QUOTED PASSAGE →
============

Charles turned toward a bishop and removed the George medallion from his neck. He began to pray, his eyes open, as he put his head down on the block. When he stretched out his arms, the executioner brought down the axe and severed his head with one blow.

The crowd let out a horrible groan and fell into a heavy silence. Some approached the scaffold and dipped their handkerchiefs in the king’s blood. Others took away pieces of the boards stained with blood as morbid relics. The soldiers present were ordered to scatter and disperse the crowd to avoid disturbances. Charles’s severed head was sewn back onto his body so his corpse could be put on display in a room in Whitehall and viewed by the public for several days. Nobody could claim that the king was not dead.

The king was dead. After nearly a decade of civil war, the monarchy in Britain was abolished. Oliver Cromwell was the new republic’s Lord Protector.

============

DATA RECORDS →

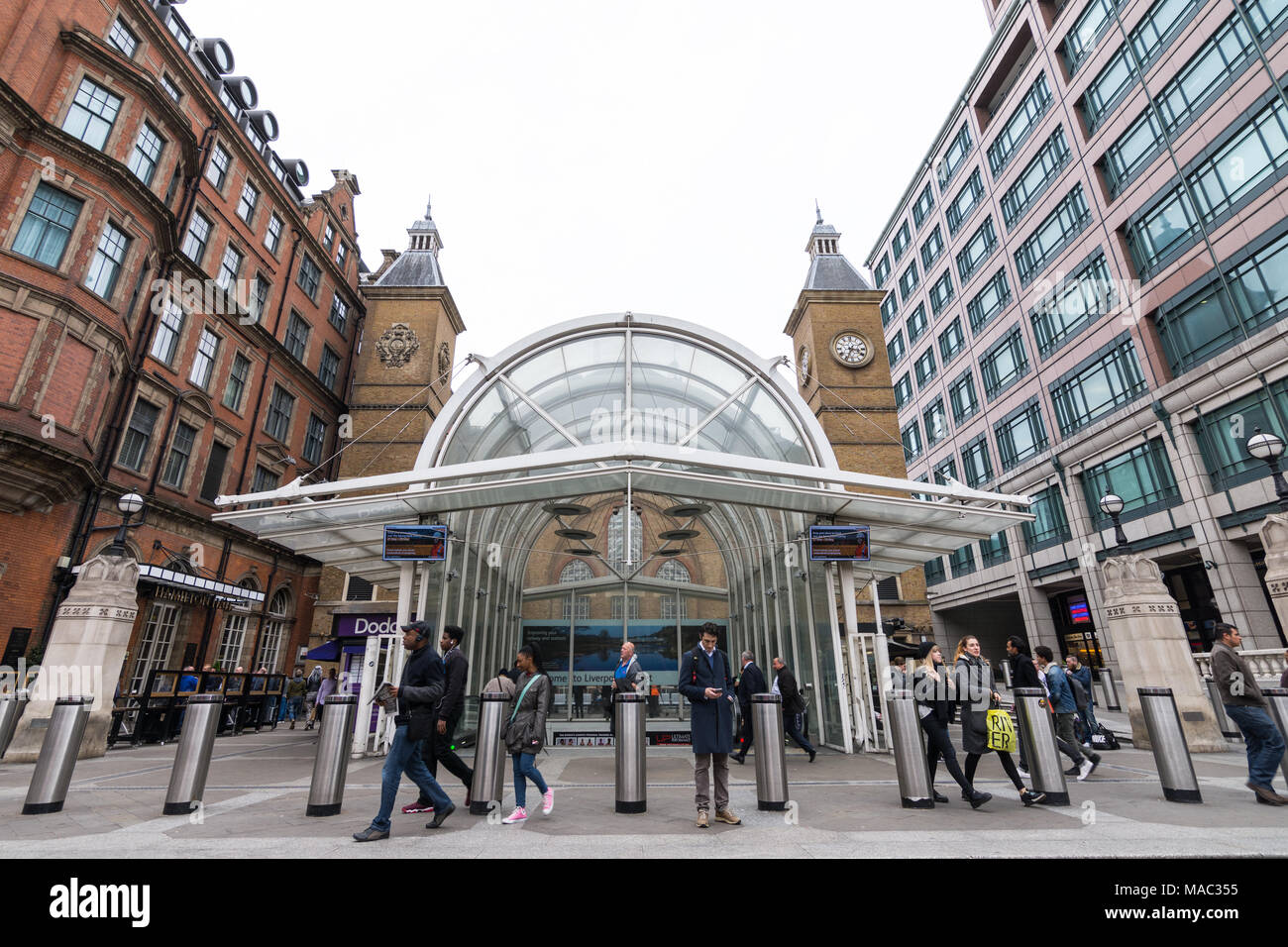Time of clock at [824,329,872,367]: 3:34
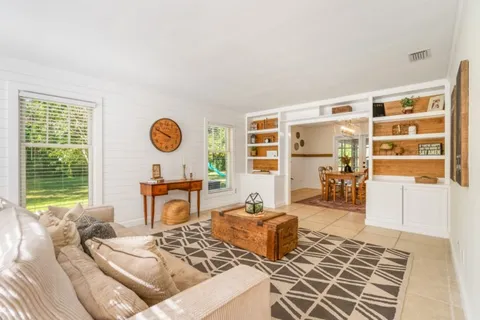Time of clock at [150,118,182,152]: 9:49
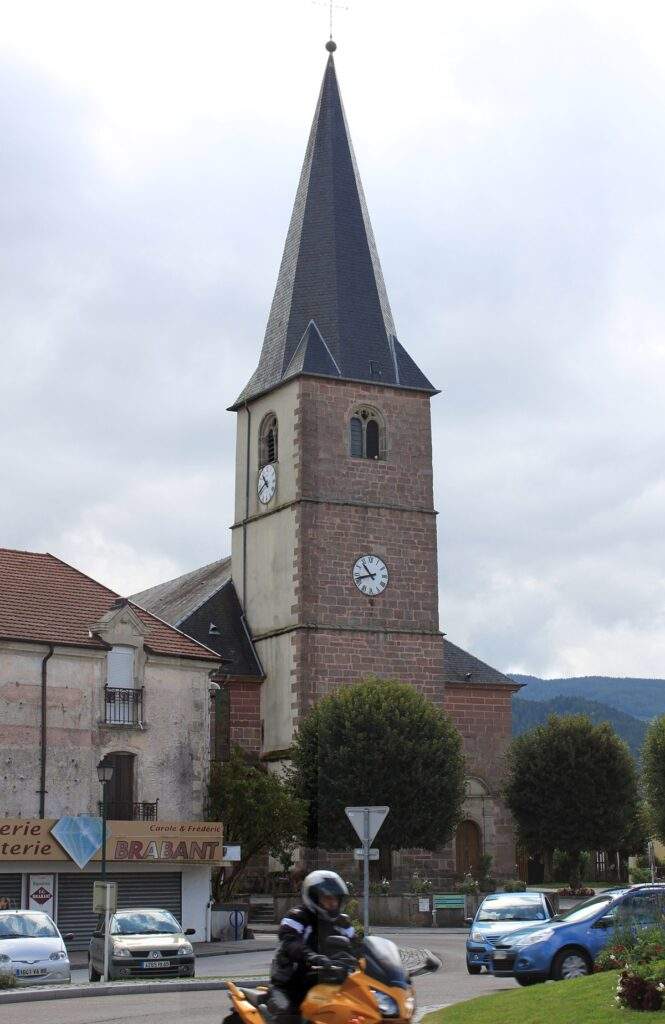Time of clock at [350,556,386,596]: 10:42
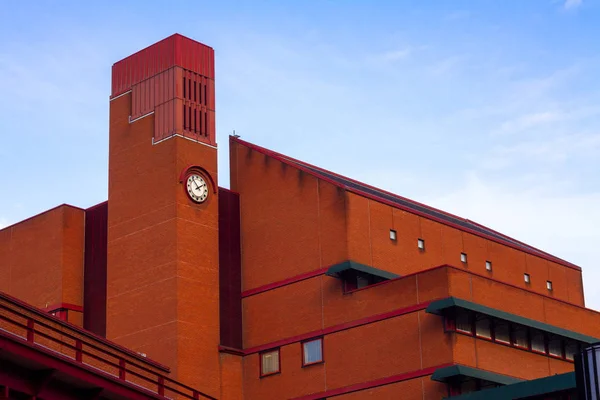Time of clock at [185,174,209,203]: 1:53
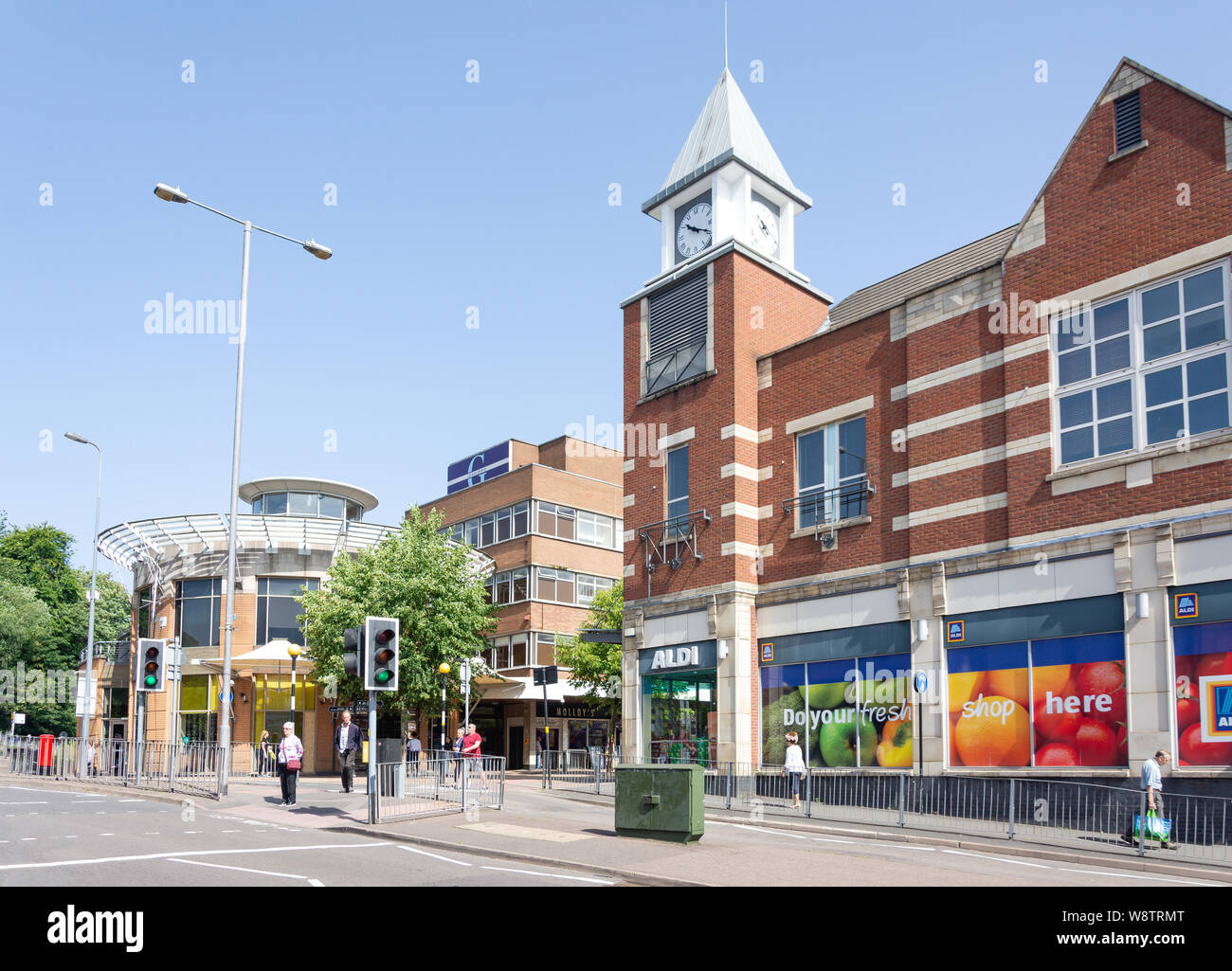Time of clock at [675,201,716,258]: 10:19
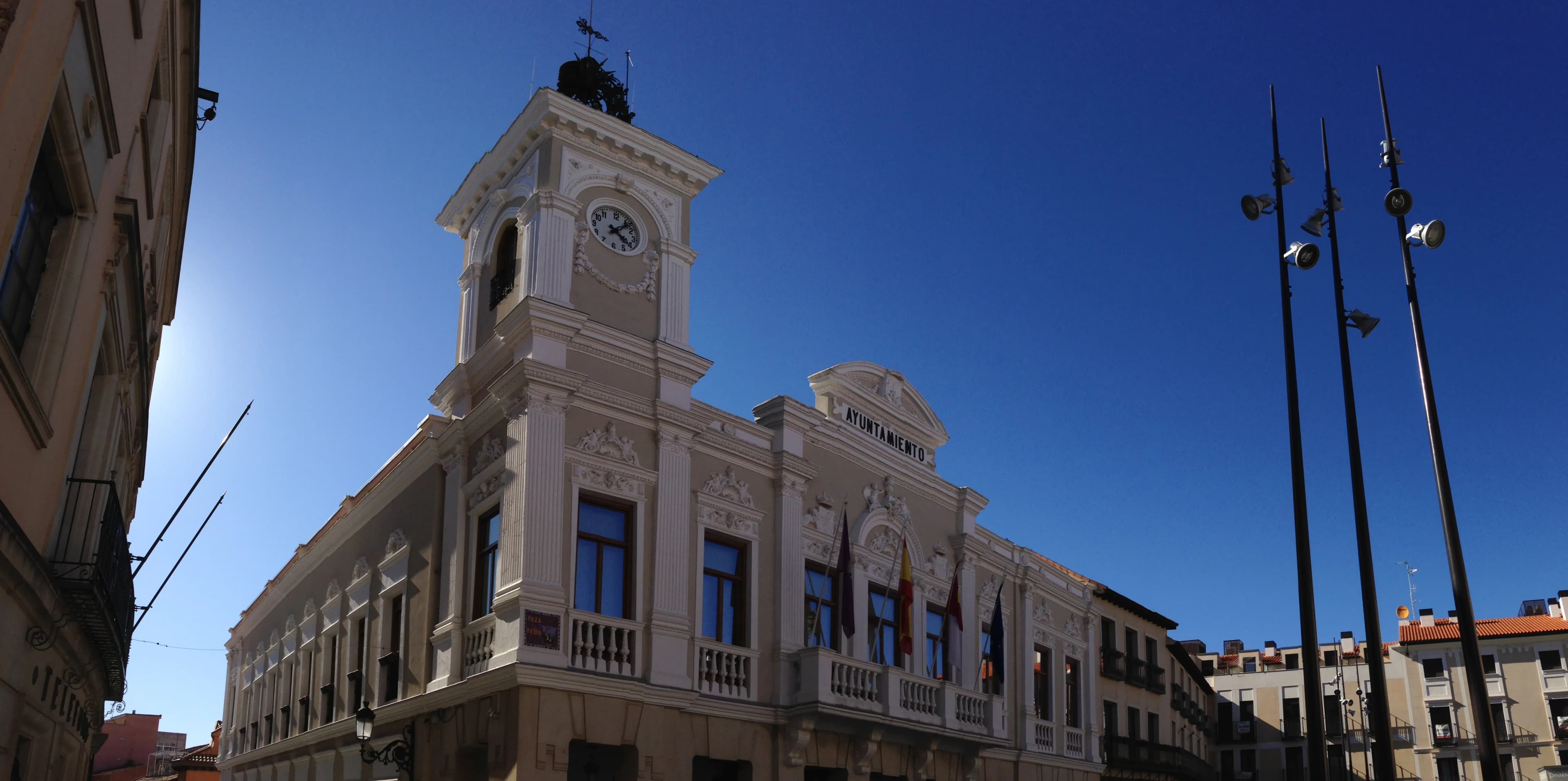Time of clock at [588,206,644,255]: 4:07
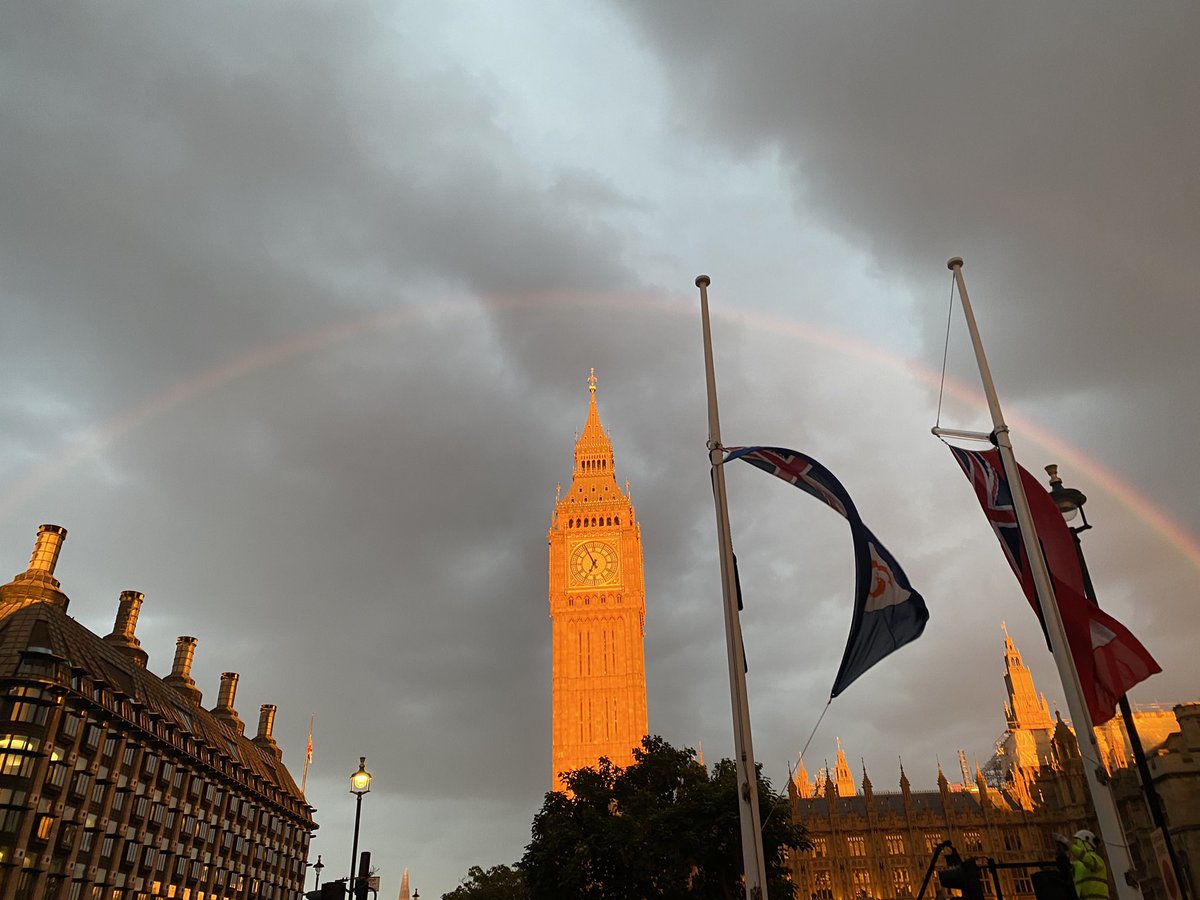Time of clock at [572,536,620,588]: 6:55
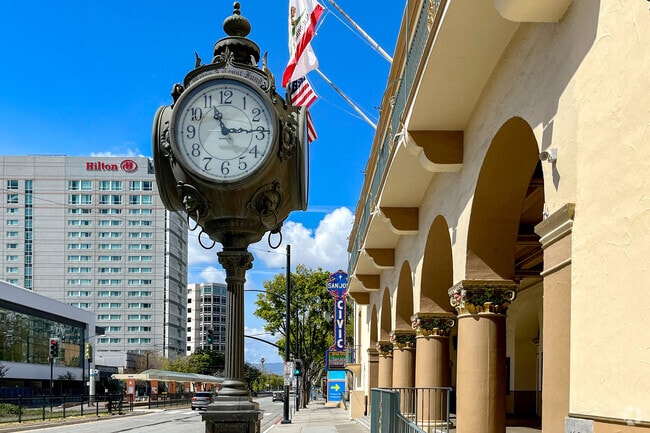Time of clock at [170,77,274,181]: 11:14
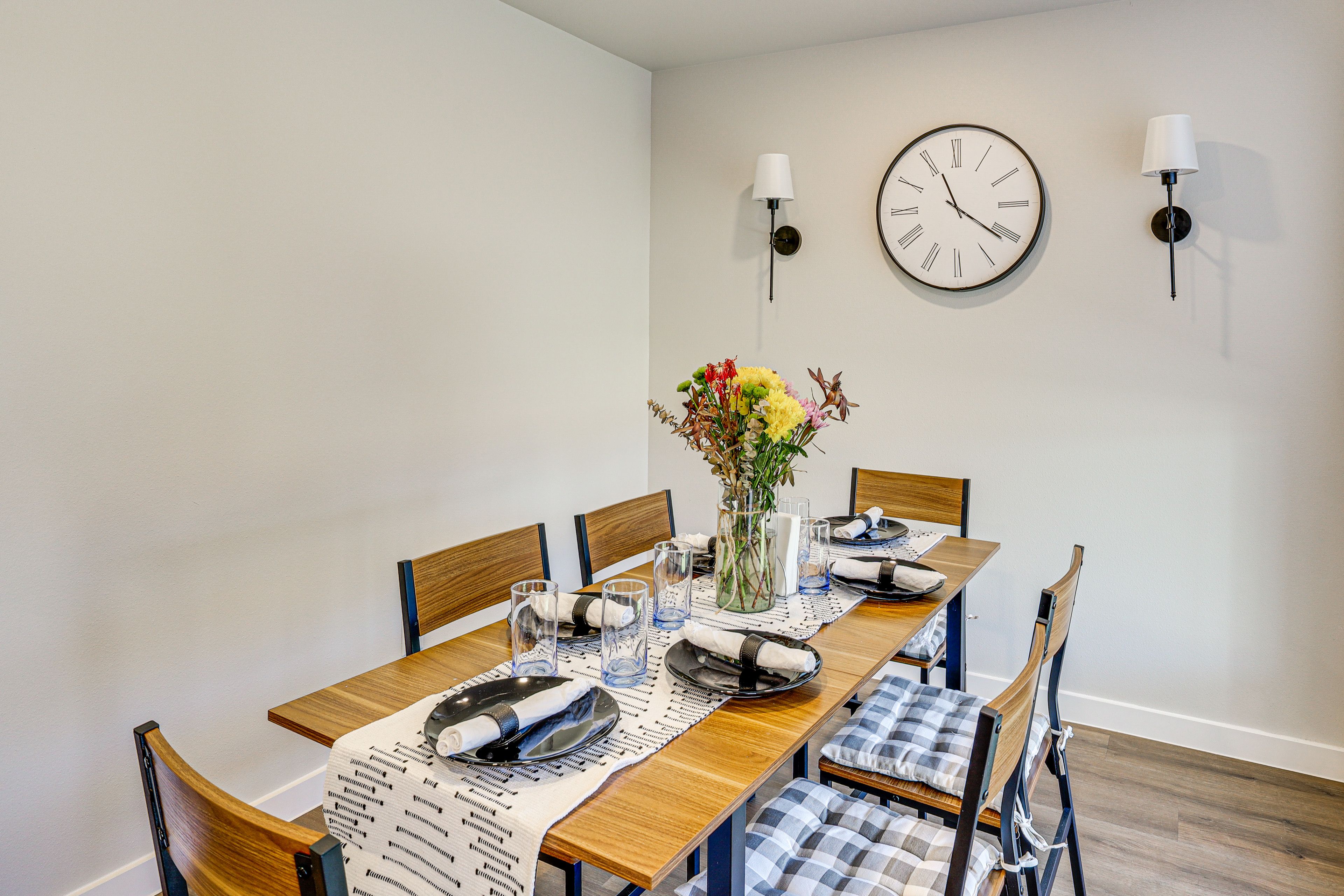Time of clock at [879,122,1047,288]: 11:20
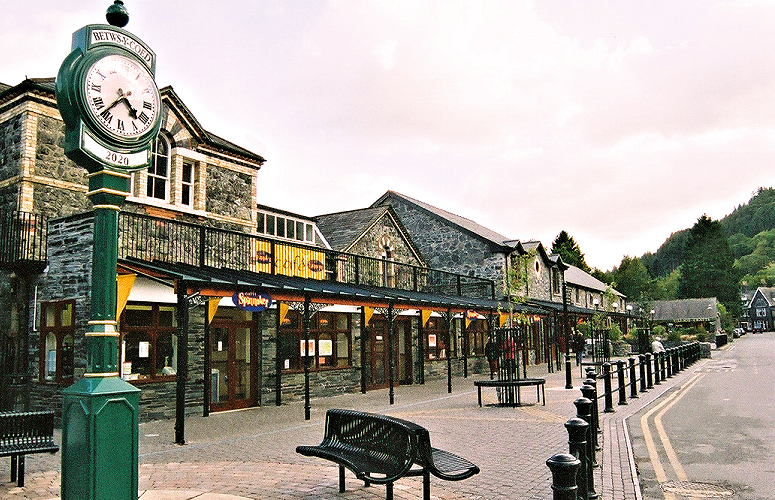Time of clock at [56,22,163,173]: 4:37
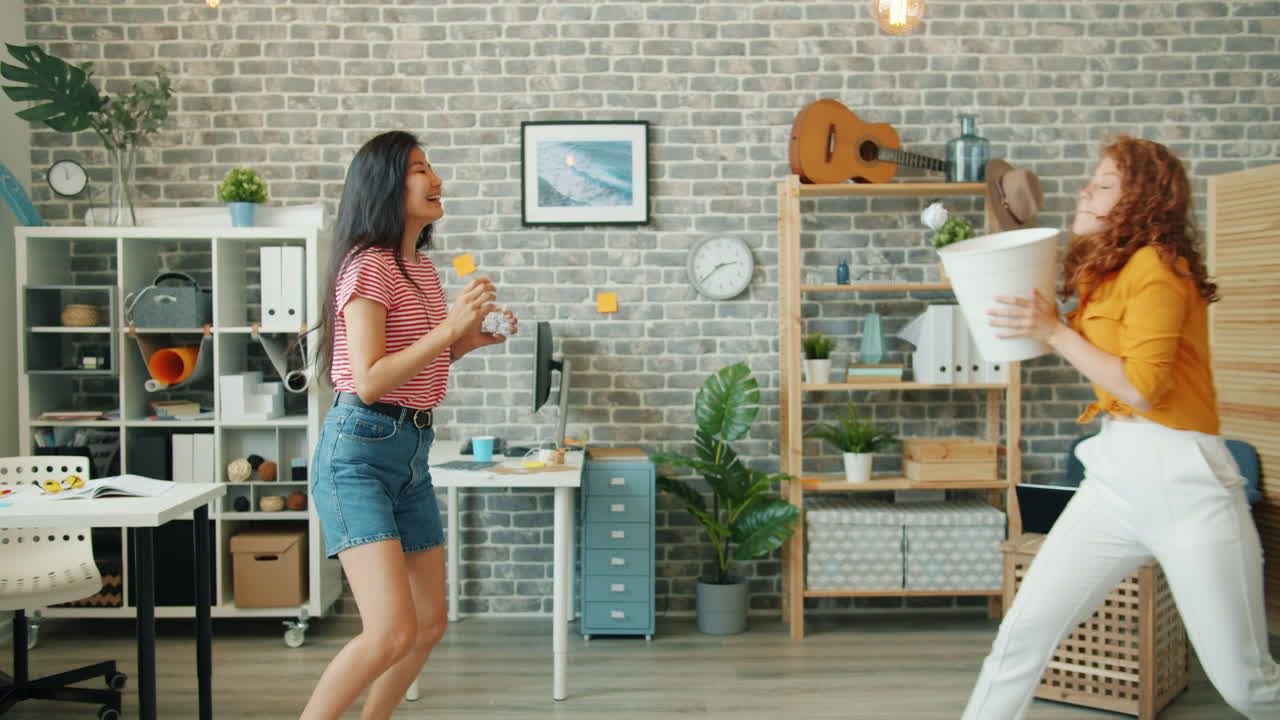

============

WRITTEN INSTRUCTION 1 →
In the passage on Charles's execution, what did Charles take from his neck before putting his head on the block?
WRITTEN INSTRUCTION 2 →
Repeat word for word the stretch of the passage on Charles's execution from "The crowd let" through "republic’s Lord Protector.".
WRITTEN INSTRUCTION 3 →
Decide whether each statement agrees with the passage on Charles's execution, answering yes or no and quoting the words that decide it: (a) The executioner needed several blows to sever the king's head. (b) The king's body was put on display in Whitehall. (c) Oliver Cromwell became Lord Protector of the new republic.

RESPONSE 1 →
The George medallion.

RESPONSE 2 →
The crowd let out a horrible groan and fell into a heavy silence. Some approached the scaffold and dipped their handkerchiefs in the king’s blood. Others took away pieces of the boards stained with blood as morbid relics. The soldiers present were ordered to scatter and disperse the crowd to avoid disturbances. Charles’s severed head was sewn back onto his body so his corpse could be put on display in a room in Whitehall and viewed by the public for several days. Nobody could claim that the king was not dead.

The king was dead. After nearly a decade of civil war, the monarchy in Britain was abolished. Oliver Cromwell was the new republic’s Lord Protector.

RESPONSE 3 →
(a) No: "severed his head with one blow"
(b) Yes: "put on display in a room in Whitehall"
(c) Yes: "Oliver Cromwell was the new republic’s Lord Protector."